Ein Ereignis ist stets entweder die Ursache oder die Wirkung eines anderen – so lautet ein ehernes Prinzip der ­Physik. Doch auf Quantenebene trifft das nicht immer zu.
Dominoeffekt

Das Prinzip von Ursache und Wirkung ist uns seit der Kindheit vertraut: Wenn man den ersten Dominostein in einer fein säuberlich aufgestellten Reihe antippt, fallen mit einem befriedigenden Rattern innerhalb weniger Sekunden nacheinander alle Steine um. Der Domino­effekt macht das Konzept der Kausalität greifbar, das überall in Wissenschaft und Alltag tief verwurzelt ist. Ereignis B, das Umkippen des letzten Dominosteins, ist eine Auswirkung von Ereignis A, dem Fallen des ersten Steins. B tritt erst nach A ein und nur dann, wenn A geschieht. Egal, ob zuerst der Stein ganz links in der Dominoreihe umkippt und somit das rechte Ende zuletzt oder ob wir ganz rechts beginnen und als letzter Stein der linke fällt, ein Ereignis muss das erste gewesen sein.

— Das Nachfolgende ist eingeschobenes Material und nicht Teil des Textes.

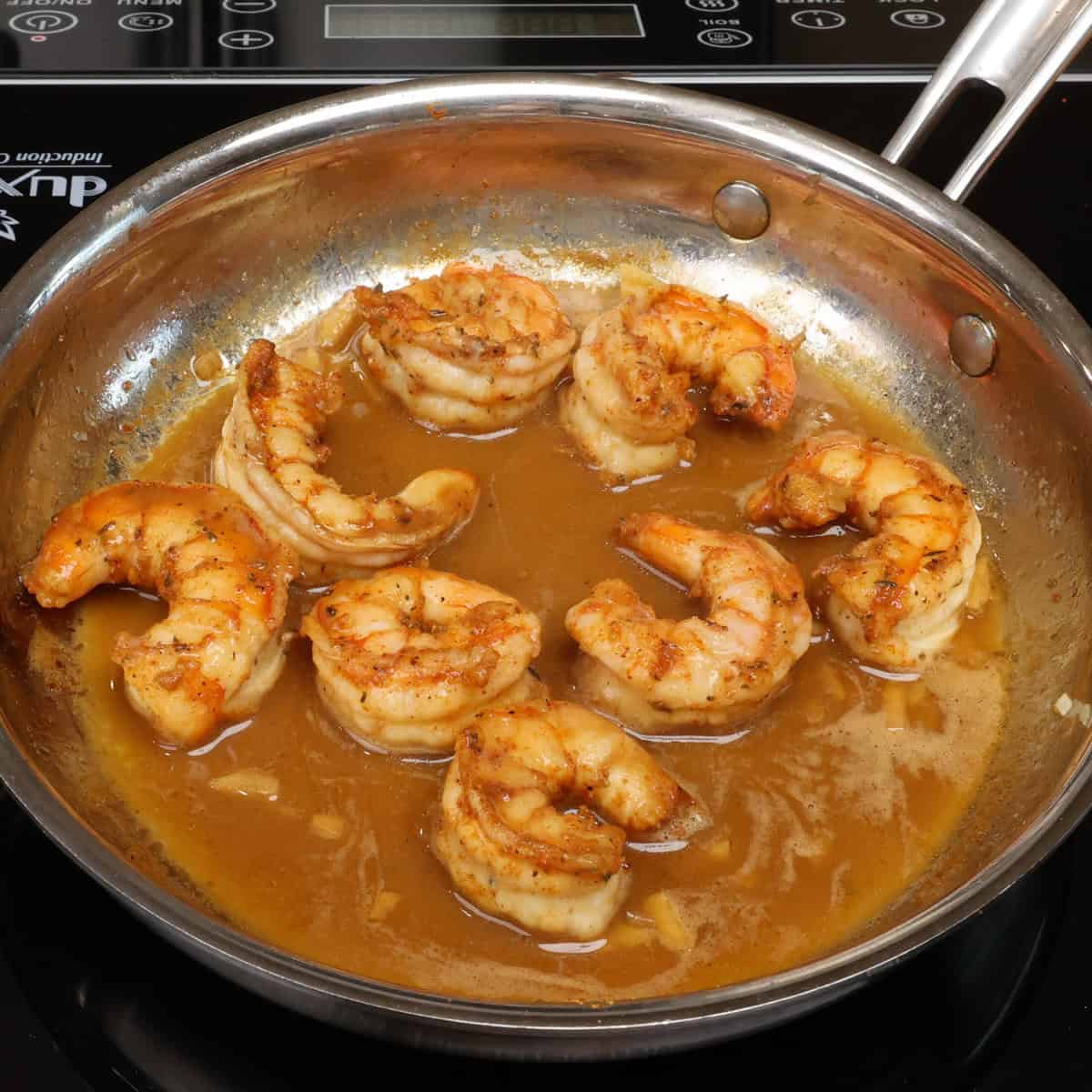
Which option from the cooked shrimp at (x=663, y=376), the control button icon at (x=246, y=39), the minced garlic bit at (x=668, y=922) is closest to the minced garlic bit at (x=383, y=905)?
the minced garlic bit at (x=668, y=922)

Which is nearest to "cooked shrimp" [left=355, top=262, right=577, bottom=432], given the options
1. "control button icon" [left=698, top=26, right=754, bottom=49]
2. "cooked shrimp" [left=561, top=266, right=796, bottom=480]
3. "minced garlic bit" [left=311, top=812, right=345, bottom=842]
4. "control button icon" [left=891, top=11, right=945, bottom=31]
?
"cooked shrimp" [left=561, top=266, right=796, bottom=480]

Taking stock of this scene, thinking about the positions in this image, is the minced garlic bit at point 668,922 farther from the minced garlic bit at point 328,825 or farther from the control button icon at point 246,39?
the control button icon at point 246,39

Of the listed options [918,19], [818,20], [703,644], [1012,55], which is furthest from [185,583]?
[918,19]

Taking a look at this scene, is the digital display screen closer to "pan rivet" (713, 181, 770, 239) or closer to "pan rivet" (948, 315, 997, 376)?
"pan rivet" (713, 181, 770, 239)

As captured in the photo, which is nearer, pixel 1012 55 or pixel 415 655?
pixel 415 655

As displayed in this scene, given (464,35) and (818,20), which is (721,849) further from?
(818,20)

In der Quantenwelt gelten andere Regeln. Manchmal lässt sich nicht sagen, ob nun A vor B stattgefunden hat oder ob B vor A kam. Und zwar nicht, weil diese Information aus der Apparatur irgendwie nicht ausgelesen werden könnte oder besonders gut versteckt wäre. Sie existiert einfach nicht. Die Quantenphysik erlaubt die Überlagerung beider Abläufe, eine »Superposition«. Das ist so, als würden die Dominosteine gleichzeitig sowohl von links nach rechts als auch von rechts nach links fallen.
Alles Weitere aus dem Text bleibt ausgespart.